O produtor Francisco Golbery Albuquerque conta que há muitas áreas sem utilização e que a normativa contribuiria em questões como economicidade ambiental e social. "Em Mato Grosso do Sul, o decreto trouxe muitos avanços e não temos dúvidas de que os produtores daqui também tenham condições de explorar o Pantanal.  Temos muitas áreas sem utilização e que estão se perdendo. Uma das alternativas é a substituição da pastagem nativa por pastagem artificial", afirmou.

O secretário executivo disse ainda que o Estado já vem estudando o decreto desde o ano passado. "Neste primeiro momento estamos ouvindo a todos para tomarmos a melhor decisão. Isso nos propicia fazer políticas públicas sustentáveis para que aquela região tenha uma economia saudável, sustentável e que cada vez mais ela possa ser reconhecida, não só como um patrimônio ambiental, mas também cultural, de riqueza e de preservação."

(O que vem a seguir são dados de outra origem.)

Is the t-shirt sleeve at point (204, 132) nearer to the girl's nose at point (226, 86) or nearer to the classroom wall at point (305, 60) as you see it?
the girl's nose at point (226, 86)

O governador Pedro Taques reforçou o interesse pela adesão ao projeto e comunicou que o decreto será assinado em Poconé. A previsão é de que seja finalizado em dezembro deste ano, com possibilidade de se estender até janeiro de 2018. O decreto já está em apreciação na Sema e as próximas etapas incluem a adequações, encaminhamentos para o Conselho Estadual do Meio Ambiente (Consema), Procuradoria Geral do Estado (PGE) e Assembleia Legislativa de Mato Grosso (ALMT).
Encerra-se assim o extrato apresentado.